**Exercise text:**

TUESDAY, Nov. 6, 2018 (HealthDay News) — Following the 2007 American Heart Association (AHA) update of recommendations for antibiotic prophylaxis (AP) to prevent infective endocarditis (IE), there has been a decrease in AP and an increase in IE incidence for high-risk individuals, according to a study published online Nov. 5 in the Journal of the American College of Cardiology. The research was published to coincide with the annual meeting of the American Heart Association, held from Nov. 10 to 12 in Chicago.

Martin H. Thornhill, M.B.B.S., Ph.D., from the University of Sheffield in the United Kingdom, and colleagues examined any change in AP prescribing and IE incidence using data for high-, moderate-, and unknown/low-risk individuals with linked prescription and Medicare or commercial health care data (198,522,665 enrollee-years of data).

**Excerpted records:**
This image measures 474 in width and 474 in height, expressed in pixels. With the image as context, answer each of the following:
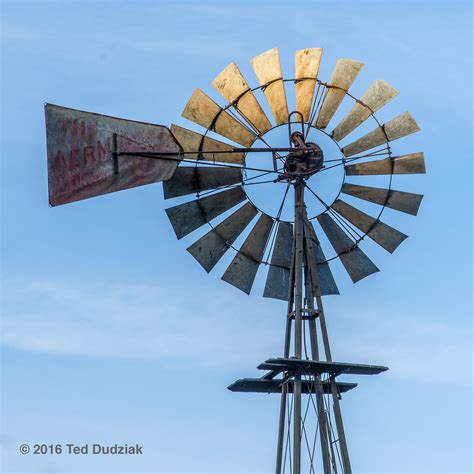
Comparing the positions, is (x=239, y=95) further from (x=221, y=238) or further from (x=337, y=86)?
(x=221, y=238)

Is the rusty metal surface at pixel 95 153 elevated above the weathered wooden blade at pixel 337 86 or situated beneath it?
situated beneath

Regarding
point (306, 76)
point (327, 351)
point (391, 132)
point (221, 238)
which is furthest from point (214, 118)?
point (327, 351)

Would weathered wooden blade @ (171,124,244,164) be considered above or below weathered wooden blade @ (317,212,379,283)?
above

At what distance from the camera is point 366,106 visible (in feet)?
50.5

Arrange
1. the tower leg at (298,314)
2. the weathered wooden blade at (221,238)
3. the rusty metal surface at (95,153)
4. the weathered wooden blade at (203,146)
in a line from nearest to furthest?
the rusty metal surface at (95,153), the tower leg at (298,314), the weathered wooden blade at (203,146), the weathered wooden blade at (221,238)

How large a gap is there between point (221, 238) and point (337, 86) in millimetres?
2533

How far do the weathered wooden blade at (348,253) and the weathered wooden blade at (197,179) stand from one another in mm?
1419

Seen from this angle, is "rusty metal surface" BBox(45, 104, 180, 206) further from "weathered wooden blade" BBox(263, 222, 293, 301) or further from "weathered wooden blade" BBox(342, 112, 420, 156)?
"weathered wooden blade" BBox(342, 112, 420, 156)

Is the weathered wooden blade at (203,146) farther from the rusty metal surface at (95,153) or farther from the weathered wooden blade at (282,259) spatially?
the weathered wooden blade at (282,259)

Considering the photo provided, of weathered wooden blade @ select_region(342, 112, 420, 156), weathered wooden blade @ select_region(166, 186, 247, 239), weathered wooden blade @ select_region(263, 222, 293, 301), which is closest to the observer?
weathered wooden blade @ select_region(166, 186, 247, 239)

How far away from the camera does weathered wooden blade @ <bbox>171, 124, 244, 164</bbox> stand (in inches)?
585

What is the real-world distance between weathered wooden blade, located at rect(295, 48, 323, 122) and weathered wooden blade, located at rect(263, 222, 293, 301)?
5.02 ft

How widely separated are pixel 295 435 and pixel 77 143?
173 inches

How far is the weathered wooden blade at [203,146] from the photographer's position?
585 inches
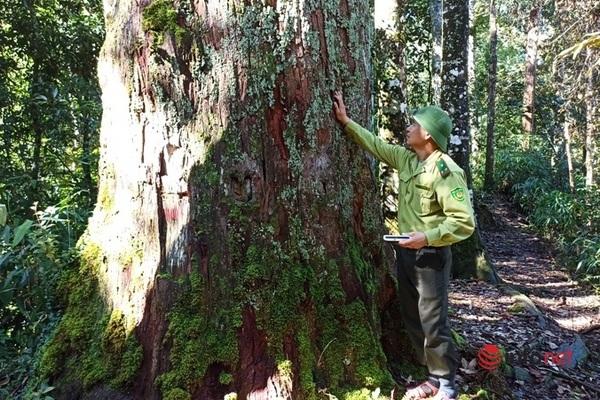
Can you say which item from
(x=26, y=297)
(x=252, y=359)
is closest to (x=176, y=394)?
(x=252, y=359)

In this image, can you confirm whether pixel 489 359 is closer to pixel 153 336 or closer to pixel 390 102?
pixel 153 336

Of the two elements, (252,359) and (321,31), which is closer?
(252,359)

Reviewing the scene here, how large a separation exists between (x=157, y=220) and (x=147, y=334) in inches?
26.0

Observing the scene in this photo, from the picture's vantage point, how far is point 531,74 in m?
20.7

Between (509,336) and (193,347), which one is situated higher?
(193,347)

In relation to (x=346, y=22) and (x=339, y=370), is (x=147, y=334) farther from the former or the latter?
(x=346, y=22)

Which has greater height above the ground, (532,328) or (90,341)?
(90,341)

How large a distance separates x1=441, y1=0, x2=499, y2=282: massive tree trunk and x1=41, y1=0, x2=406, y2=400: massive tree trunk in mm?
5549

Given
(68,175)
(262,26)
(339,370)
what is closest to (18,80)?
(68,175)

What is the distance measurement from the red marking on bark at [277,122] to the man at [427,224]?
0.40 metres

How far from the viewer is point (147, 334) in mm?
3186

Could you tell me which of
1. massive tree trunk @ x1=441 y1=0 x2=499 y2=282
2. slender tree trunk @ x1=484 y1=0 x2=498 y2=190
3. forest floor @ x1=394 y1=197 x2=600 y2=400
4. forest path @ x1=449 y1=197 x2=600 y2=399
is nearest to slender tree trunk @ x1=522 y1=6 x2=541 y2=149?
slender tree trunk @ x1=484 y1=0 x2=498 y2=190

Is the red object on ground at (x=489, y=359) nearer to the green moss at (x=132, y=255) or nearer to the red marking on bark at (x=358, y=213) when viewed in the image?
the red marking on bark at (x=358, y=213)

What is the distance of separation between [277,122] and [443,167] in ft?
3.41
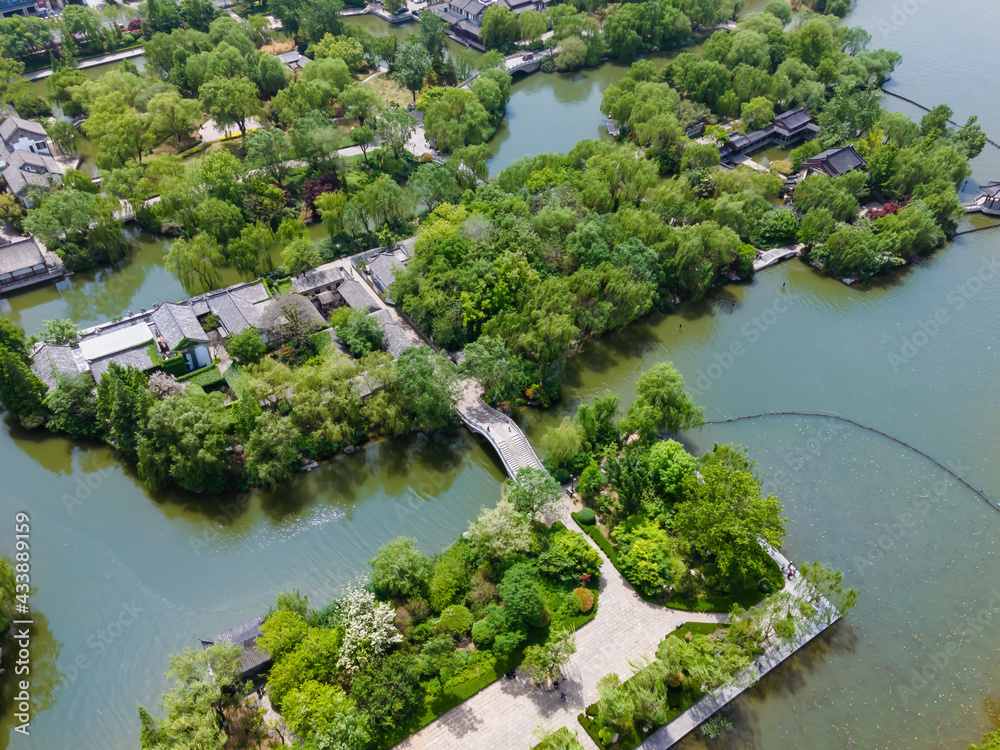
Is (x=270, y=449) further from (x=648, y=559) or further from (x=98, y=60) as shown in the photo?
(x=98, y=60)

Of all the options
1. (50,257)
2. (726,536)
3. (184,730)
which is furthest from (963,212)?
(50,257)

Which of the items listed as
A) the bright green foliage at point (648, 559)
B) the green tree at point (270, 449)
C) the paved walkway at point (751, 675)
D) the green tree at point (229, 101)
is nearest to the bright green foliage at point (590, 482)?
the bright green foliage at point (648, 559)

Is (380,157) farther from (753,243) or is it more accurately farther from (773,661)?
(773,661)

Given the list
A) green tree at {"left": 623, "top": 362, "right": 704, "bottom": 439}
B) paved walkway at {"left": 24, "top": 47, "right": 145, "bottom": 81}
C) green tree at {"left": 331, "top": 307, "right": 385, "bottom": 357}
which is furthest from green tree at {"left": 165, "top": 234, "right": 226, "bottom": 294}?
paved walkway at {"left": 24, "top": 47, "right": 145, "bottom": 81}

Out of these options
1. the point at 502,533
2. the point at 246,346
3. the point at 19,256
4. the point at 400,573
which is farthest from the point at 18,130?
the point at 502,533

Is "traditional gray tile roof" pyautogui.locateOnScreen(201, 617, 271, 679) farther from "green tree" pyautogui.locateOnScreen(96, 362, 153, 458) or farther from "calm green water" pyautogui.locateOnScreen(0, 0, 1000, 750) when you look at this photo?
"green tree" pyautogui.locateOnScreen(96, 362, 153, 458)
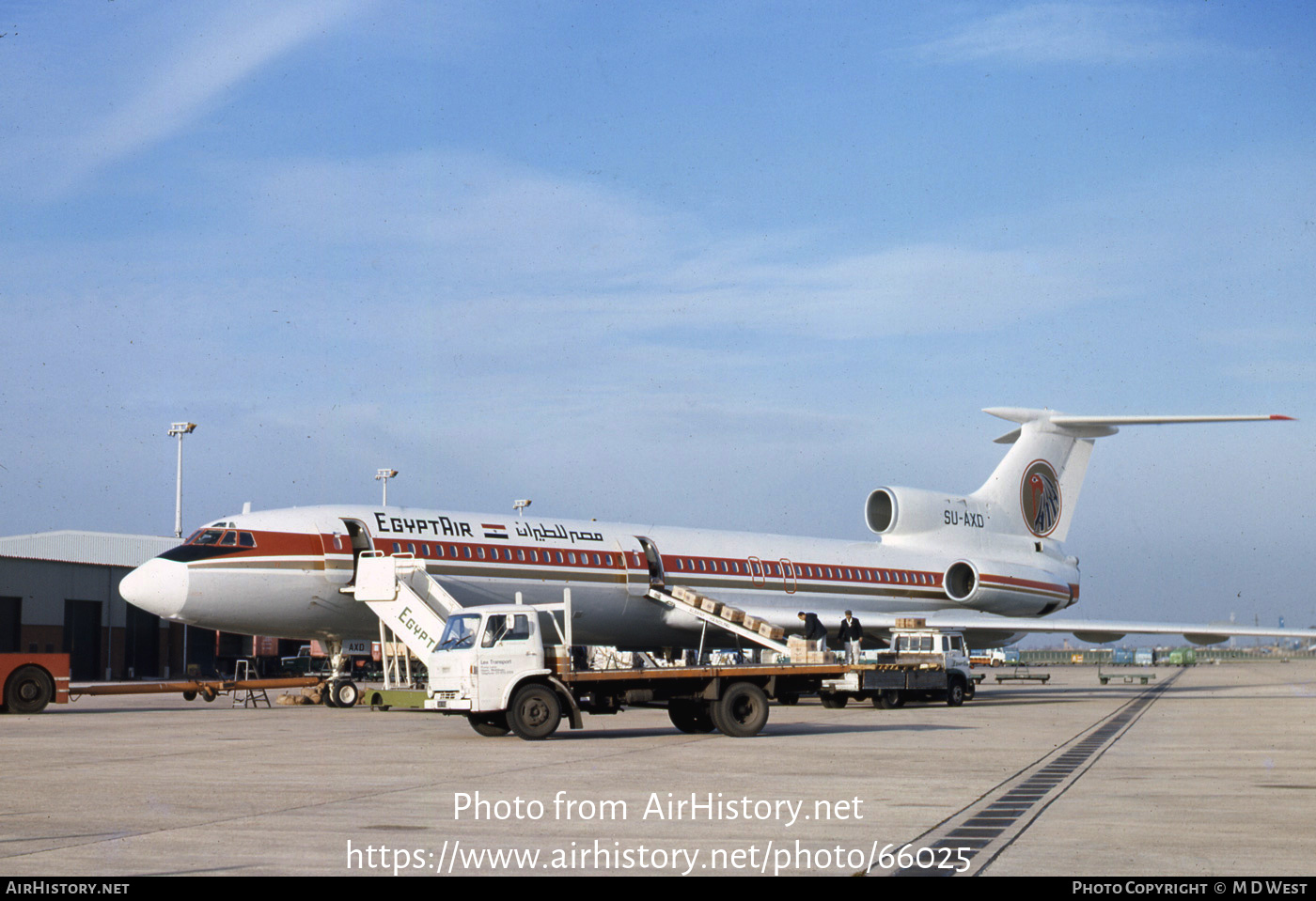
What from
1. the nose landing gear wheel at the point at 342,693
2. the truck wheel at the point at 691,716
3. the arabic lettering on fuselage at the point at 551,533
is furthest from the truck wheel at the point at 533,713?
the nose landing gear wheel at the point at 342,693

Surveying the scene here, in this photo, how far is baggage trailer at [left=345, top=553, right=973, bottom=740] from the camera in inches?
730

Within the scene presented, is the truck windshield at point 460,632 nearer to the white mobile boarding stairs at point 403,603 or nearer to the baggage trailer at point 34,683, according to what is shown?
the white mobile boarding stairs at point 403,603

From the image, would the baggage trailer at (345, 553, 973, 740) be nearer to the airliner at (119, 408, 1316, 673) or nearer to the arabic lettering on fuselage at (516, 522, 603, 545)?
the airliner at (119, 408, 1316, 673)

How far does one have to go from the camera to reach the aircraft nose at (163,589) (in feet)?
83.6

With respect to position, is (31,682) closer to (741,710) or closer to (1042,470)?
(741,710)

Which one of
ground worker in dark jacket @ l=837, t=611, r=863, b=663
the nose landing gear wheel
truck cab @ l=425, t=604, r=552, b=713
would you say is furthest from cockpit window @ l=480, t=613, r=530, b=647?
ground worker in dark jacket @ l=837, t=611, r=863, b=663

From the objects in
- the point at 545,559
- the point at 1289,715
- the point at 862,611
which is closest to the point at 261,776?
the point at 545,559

**Task instructions:**
[1] According to the endocarditis news report, which university is Martin H. Thornhill from?
[2] Write the next part of the endocarditis news report, starting after its last sentence.

**Your written answers:**
[1] The University of Sheffield in the United Kingdom.

[2]
The researchers found that the 2007 recommendation change was associated with a significant 64 percent estimated decrease in AP prescribing for moderate-risk individuals and a 20 percent estimated decrease for high-risk individuals by August 2015. During the same period, there was a barely significant 75 percent estimated increase and a significant 177 percent increase in IE incidence among those at moderate and high risk, respectively. A significant 52 percent decrease was seen in AP prescribing among unknown/low-risk individuals, but there was no significant increase in IE incidence.

“Although the data do not prove a cause-effect relationship between AP reduction and IE increase, they are very supportive of the AHA recommendation to give AP to those at high risk but not to those at moderate risk of endocarditis,” Thornhill said in a statement.